Difficulties serializing union types and enums to avro
Checklist
- [x] I have included information about relevant versions
faust-streaming==0.6.9andfaust-streaming==0.6.10, haven't tried earlier.
- [x] I have verified that the issue persists when using the
masterbranch of Faust.- Verified against https://github.com/faust-streaming/faust/commit/9385c8166256bc85c5c4b985fab6b749d070ba68
Steps to reproduce
- Define a model containing a union type, each type of which contains an enum with the same name.
- Serialize to avro
- Witness error like:
fastavro._schema_common.SchemaParseException: redefined named type: foo
I think I've reduced things down to the following minimal test case:
import typing
from dataclasses_avroschema.schema_generator import AvroModel
from dataclasses_avroschema import types
import faust
from faust.serializers import codecs
from schema_registry.client.client import SchemaRegistryClient
from schema_registry.serializers.faust_serializer import FaustSerializer
class MyModelA(faust.Record, AvroModel):
foo: types.Enum = types.Enum(["bar"])
class MyModelB(faust.Record, AvroModel):
# Duplicate field name here with MyModelA
foo: types.Enum = types.Enum(["bar"])
class MyModelC(faust.Record, AvroModel):
my_model_a_or_b: typing.Union[MyModelA, MyModelB]
def main():
# Registry URL not important for issue.
schema_registry = SchemaRegistryClient(url='http://localhost:8081')
model_c_serializer = FaustSerializer(
schema_registry,
"my_model_c_topic-value",
MyModelC.avro_schema()
)
my_model_c = MyModelC(
my_model_a_or_b=MyModelA(
foo='bar',
),
)
serialized = my_model_c.dumps(serializer=model_c_serializer)
print(serialized)
if __name__ == '__main__':
main()
Expected behavior
Serializes model to avro and prints bytes:
b'\x00\x00\x00\x00\x01\x00\x00'
Actual behavior
Serialization failure because of duplicate field name foo between MyModelA and MyModelB.
Works ok if I rename fields in the models to remove the duplication.
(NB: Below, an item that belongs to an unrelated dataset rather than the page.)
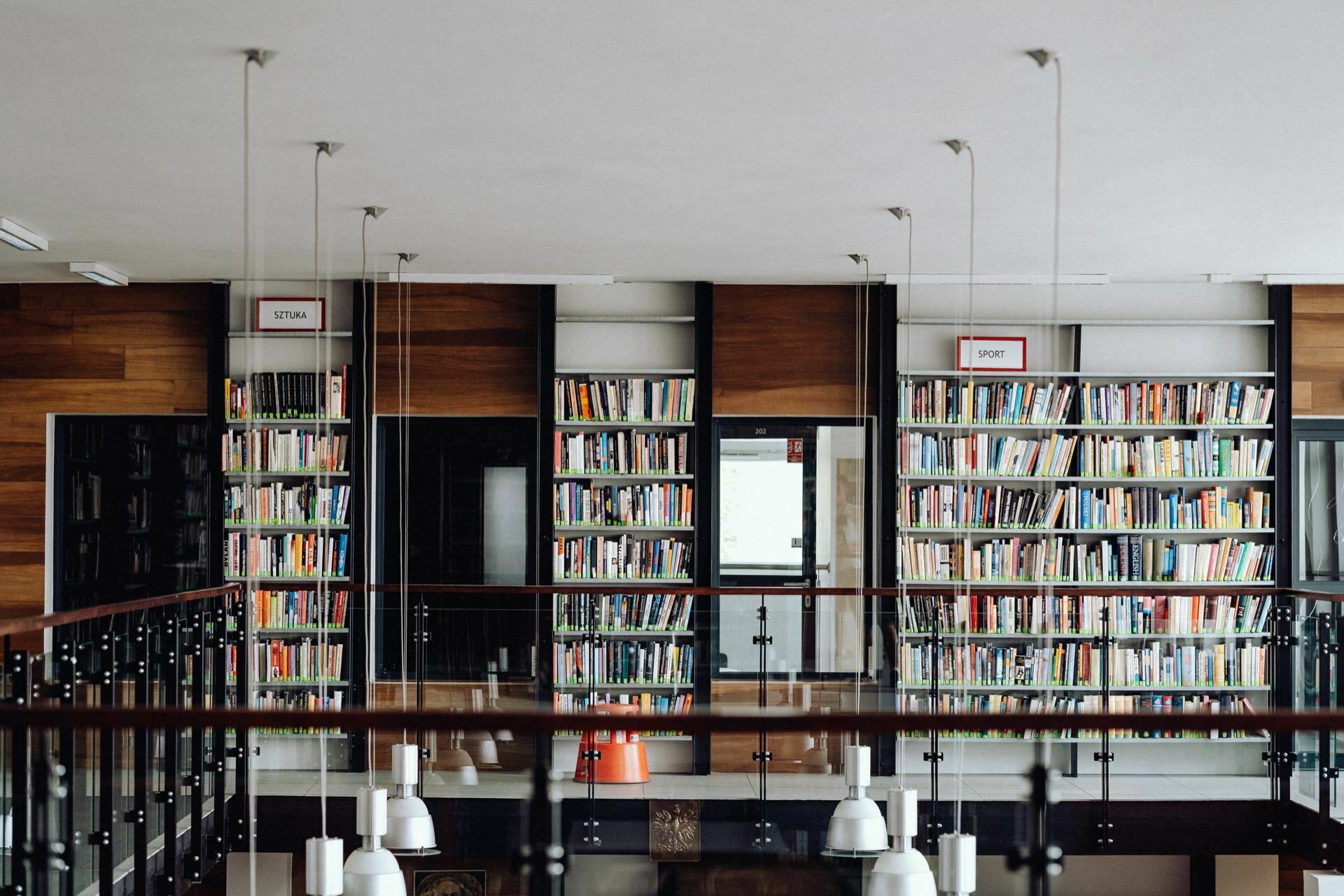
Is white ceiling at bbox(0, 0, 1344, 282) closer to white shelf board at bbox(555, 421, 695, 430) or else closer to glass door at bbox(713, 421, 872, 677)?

But it feels like this shouldn't be needed because the models are independent bits of code that happen to be coupled together by the union type and the avro serializer.
The problem appears to be that the resulting avro schema declares both enum types with the same avro type name inferred from the field name. Indeed it works if I use namespaces:
- put
MyModelAandMyModelBin different namespaces, like:
or,class MyModelA(faust.Record, AvroModel): foo: types.Enum = types.Enum(["bar"]) class Meta: namespace = "com.example.MyModelA" - declare a namespace on the enum type directly:
foo: types.Enum = types.Enum(["bar"], namespace='MyModelA')
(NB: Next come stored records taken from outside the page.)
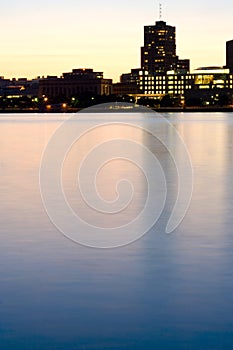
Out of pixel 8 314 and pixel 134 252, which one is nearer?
pixel 8 314

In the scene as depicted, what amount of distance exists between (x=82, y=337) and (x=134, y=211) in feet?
27.1

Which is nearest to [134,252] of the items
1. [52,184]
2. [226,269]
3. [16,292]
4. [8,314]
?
[226,269]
I wonder if there's a way of defining the enum type name directly. Even if there's not, this took a few hours of work to understand the inner workings of the avro serialization, which makes me think that the faust library might benefit from some informative error logging in this case.
Full traceback
Traceback (most recent call last):
File "faust_problems.py", line 44, in <module>
main()
File "faust_problems.py", line 40, in main
serialized = my_model_c.dumps(serializer=model_c_serializer)
File "***/lib/python3.8/site-packages/faust/models/base.py", line 484, in dumps
return dumps(serializer or self._options.serializer, self.to_representation())
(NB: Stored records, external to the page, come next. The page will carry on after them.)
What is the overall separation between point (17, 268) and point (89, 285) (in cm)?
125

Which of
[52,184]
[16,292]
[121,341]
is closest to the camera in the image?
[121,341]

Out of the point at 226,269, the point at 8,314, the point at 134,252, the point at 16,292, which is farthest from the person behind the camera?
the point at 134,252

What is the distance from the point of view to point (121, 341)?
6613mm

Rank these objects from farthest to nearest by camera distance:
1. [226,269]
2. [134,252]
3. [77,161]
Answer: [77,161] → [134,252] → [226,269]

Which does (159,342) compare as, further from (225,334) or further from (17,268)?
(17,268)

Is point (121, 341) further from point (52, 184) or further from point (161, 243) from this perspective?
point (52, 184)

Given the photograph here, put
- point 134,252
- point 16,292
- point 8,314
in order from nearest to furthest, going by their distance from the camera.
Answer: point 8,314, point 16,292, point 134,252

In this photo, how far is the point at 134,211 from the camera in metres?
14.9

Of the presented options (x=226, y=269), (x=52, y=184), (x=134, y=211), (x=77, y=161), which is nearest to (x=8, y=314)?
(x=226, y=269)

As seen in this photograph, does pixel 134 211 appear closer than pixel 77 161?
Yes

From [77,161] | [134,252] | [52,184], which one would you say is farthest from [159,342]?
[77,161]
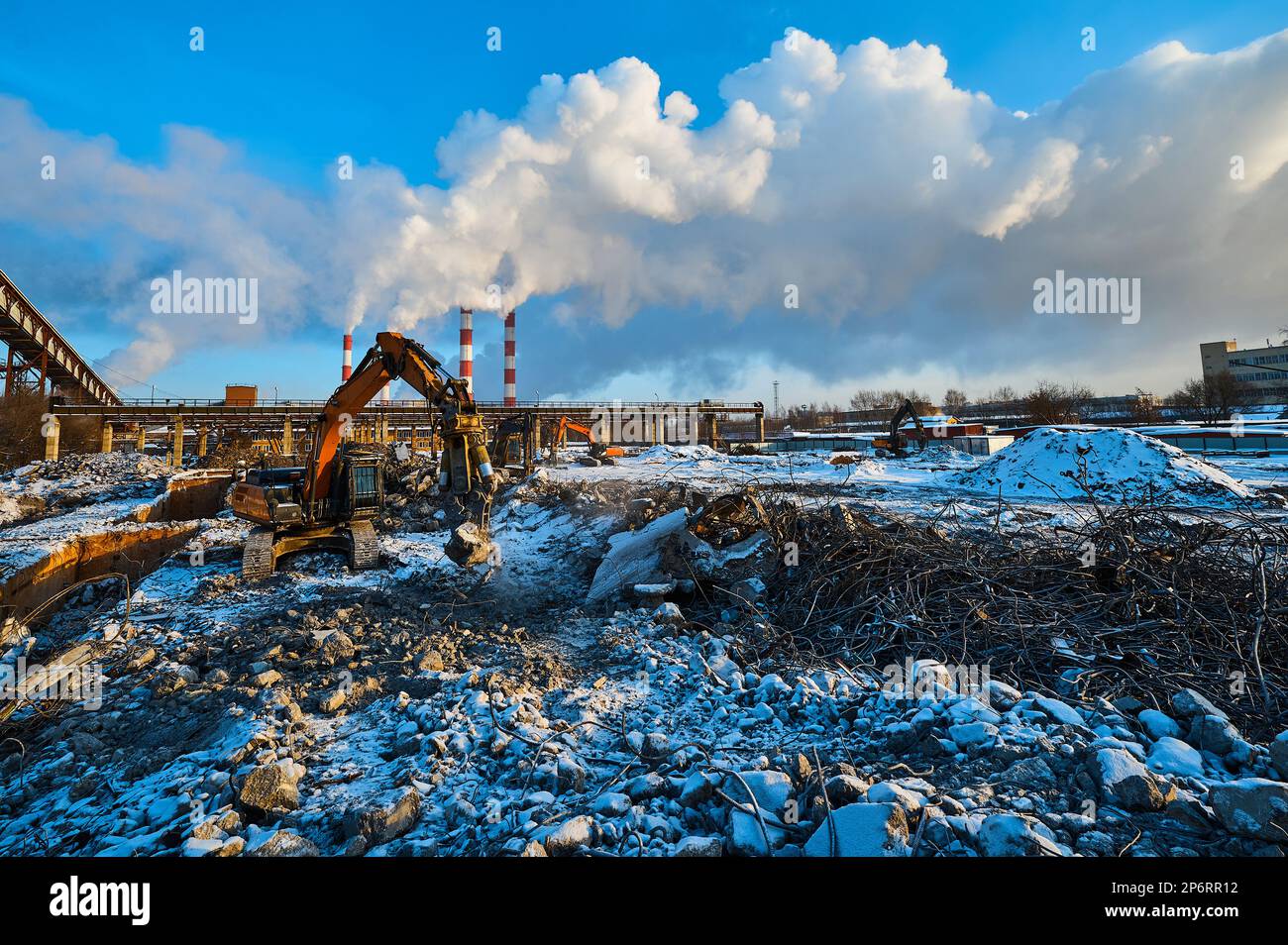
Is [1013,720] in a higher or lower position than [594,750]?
higher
File "***/python3.8/site-packages/faust/serializers/codecs.py", line 359, in dumps
return get_codec(codec).dumps(obj) if codec else obj
File "***/lib/python3.8/site-packages/faust/serializers/codecs.py", line 224, in dumps
obj = cast(Codec, node)._dumps(obj)
File "***/lib/python3.8/site-packages/schema_registry/serializers/faust_serializer.py", line 50, in _dumps
return self.encode_record_with_schema(self.schema_subject, self.schema, payload) # type: ignore
File "***/lib/python3.8/site-packages/schema_registry/serializers/message_serializer.py", line 73, in encode_record_with_schema
schema_id = self.schemaregistry_client.register(subject, avro_schema)
File "***/lib/python3.8/site-packages/schema_registry/client/client.py", line 252, in register
avro_schema = AvroSchema(avro_schema)
File "***/lib/python3.8/site-packages/schema_registry/client/schema.py", line 13, in __init__
self.schema = fastavro.parse_schema(schema, _force=True)
File "fastavro/_schema.pyx", line 91, in fastavro._schema.parse_schema
File "fastavro/_schema.pyx", line 245, in fastavro._schema._parse_schema
File "fastavro/_schema.pyx", line 290, in fastavro._schema.parse_field
File "fastavro/_schema.pyx", line 115, in fastavro._schema._parse_schema
File "fastavro/_schema.pyx", line 245, in fastavro._schema._parse_schema
File "fastavro/_schema.pyx", line 290, in fastavro._schema.parse_field
File "fastavro/_schema.pyx", line 212, in fastavro._schema._parse_schema
fastavro._schema_common.SchemaParseException: redefined named type: foo
Versions
- Python version 3.8.5
- Faust version 0.6.10
- Operating system Ubuntu 18.04
- Kafka version N/A
- RocksDB version (if applicable) N/A
@marcosschroh FYI
I should also note that we don't support Unions in Faust Records, yet. We're currently working on that in https://github.com/faust-streaming/faust/issues/429.